The ask is very reasonable. The problem is, when you add per-user GAC to the picture, the deployment model becomes much more complicated.


  1. Sharing.  Per-use GAC enables sharing of the assemblies among all applications for one user only. If a different user wants to run the application, the shared assemblies will have to be re-installed to his/her user GAC. This is very undesirable.

  2. Servicing. Since the assemblies still lives in multiple places, in order to make sure every application use the patched assemblies, you either have to install the patch to every user’s GAC, or you install it to the system GAC. Having to install patch to system GAC for assemblies in per-user GAC defeats the purpose of per-user GAC.


From a model’s view, Per-User GAC defeats many benefits of GAC. Whether it will be in future version of .Net framework will remain to be seen.

Comments (9)

  1. AdiOltean says:

    I would love per-user GAC.

    If I would design it then I will solve these problems in the following way:

    1) Sharing. The GAC should have a service running under its own account and accept requests like "install this component". If the component with the particular version/signature is already present, then the service will do no file copy under the cover, but it will mark that specific component as "installed" for that user. In some form, the GAC is still global but it shows as "local" for every user.

    2) Servicing. There should be an API/utility that "patches" all apps for all users on the machine in a single shot.

  2. Per user GAC would be very useful.

    You could do it so the system GAC is search first, and then the user GAC.

    Many computers are used only by one user, and on windows, usually only one user run at the same time.

    It would allows the user to install software more easily.

  3. Nicole Calinoiu says:

    From a security perspective, a user-level GAC would probably be a bit of a nightmare. In fact, allowing non-admins to modify any program files is a pretty big problem since it exposes those files to unintended modifications by malware running in a non-admin context. Adding user-writability to the GAC scheme at the expense of increased attack surface seems like a bit of an odd trade-off…

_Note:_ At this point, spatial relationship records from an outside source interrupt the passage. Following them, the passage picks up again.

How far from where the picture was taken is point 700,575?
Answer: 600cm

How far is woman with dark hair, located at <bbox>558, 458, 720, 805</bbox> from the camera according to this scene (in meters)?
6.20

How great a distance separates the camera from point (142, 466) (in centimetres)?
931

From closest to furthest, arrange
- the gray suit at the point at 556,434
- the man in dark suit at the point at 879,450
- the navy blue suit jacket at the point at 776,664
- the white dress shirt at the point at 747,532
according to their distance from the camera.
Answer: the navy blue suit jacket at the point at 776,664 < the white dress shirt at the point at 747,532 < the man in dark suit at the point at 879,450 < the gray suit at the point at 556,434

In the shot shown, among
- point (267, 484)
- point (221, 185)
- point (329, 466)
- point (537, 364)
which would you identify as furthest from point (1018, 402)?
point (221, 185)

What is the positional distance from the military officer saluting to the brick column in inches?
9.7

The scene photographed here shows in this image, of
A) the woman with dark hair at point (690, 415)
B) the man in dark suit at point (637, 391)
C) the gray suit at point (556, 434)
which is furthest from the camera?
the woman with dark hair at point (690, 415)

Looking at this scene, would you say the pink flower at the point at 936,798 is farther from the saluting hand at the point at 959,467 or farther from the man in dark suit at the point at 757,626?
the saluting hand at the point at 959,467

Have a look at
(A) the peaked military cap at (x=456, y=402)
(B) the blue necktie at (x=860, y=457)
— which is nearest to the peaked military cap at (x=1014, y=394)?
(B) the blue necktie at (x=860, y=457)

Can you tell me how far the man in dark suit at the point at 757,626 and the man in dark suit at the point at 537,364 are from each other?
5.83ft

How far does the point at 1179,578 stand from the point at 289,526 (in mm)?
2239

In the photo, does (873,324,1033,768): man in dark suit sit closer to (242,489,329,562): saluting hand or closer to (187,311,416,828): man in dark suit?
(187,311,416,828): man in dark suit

    To be honest, I have to wonder who is asking for non-admin GACing. It’s unlikely to be large enterprise customers since most of them wouldn’t allow users to install software in the first place. It’s unlikely to be ISVs since they would mostly be quite accustomed to producing installation packages that are meant to run under admin accounts, and their customers (home or business) would be accustomed to using these installers. So… Who is that wants a user-writable GAC?

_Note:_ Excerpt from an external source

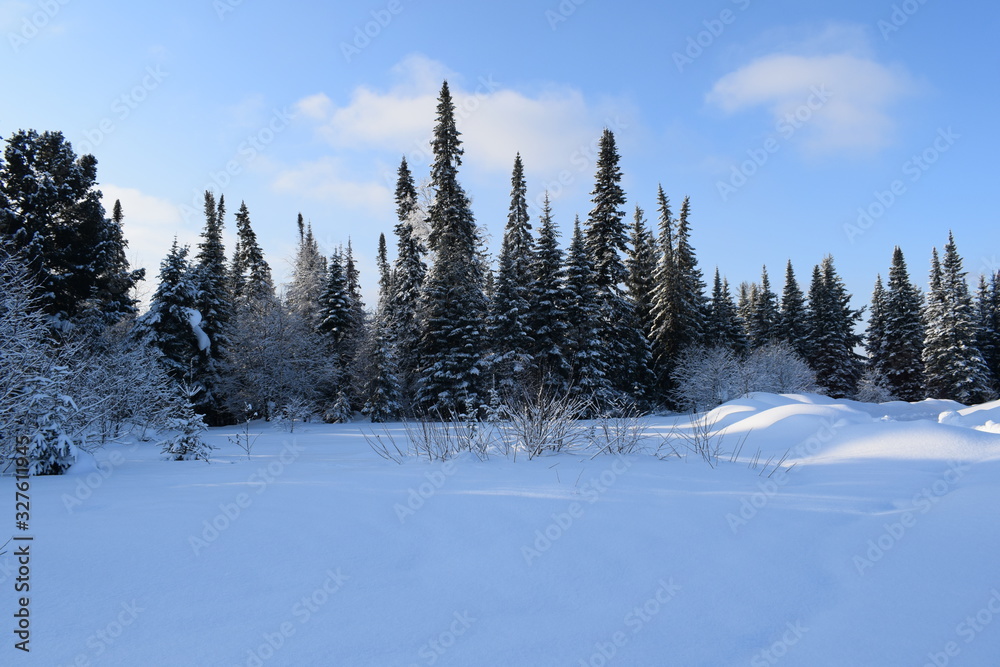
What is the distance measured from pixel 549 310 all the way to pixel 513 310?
2.12 meters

  4. Good question Nicole. It is mostly, cough, developers.

  5. Norman Diamond says:

    Well, consider this:

    1. Sharing. Per-computer GAC enables sharing of the assemblies among all applications for one computer only. If a different computer’s user wants to run the application, the shared assemblies will have to be re-installed to his/her GAC. This is very undesirable.

    2. Servicing. Since the assemblies still lives in multiple places, […]

    Every time an application is started on a computer that is not owned by Microsoft, does the application connect to Microsoft and automatically download the latest patches for GAC’ed assemblies? Or does it accept the versions that were installed by the administrator (for system GAC) or the user (for user GAC)? Whatever the solution is, the solution applies equally to per-computer as it does to per-user.

    Per-user GAC is almost as important as per-computer GAC. Why not exactly equally important? Here’s why:

    Tuesday, May 24, 2005 6:07 AM by Ayende Rahien

    > Many computers are used only by one user

    True. On computers where we don’t need to worry about letting one user run as admin all the time, we don’t need to allow for per-user stuff. (Of course that wasn’t Ayende Rahien’s intention, as we can see from other wording. I’m being a bit abusive taking these particular words out of context, but my purpose is to show that that is the only case where per-user installations are not needed.)

  6. Norman,

    The industry is still talking about patching per Operating System.

    Since you are talking about patching per *universe*, you beat me:)

  7. Nicole Calinoiu says:

    Is shared servicing the only perceived benefit on the part of the requesters, or are they assuming that other special treatment offered under the machine-level GAC (e.g.: strong name verification skipping, guaranteed full trust on 2.0, etc.) would also be available for assemblies in a user-level GAC? Would they still be likely to want a user-level GAC if these other features weren’t allowed?

  8. Since per-user GAC is user modifiable, those features (strong name verification skipping, full trust) will definitely not be there.

    I can’t say for everyone but I suspect some people may still buy this without the extra benefits.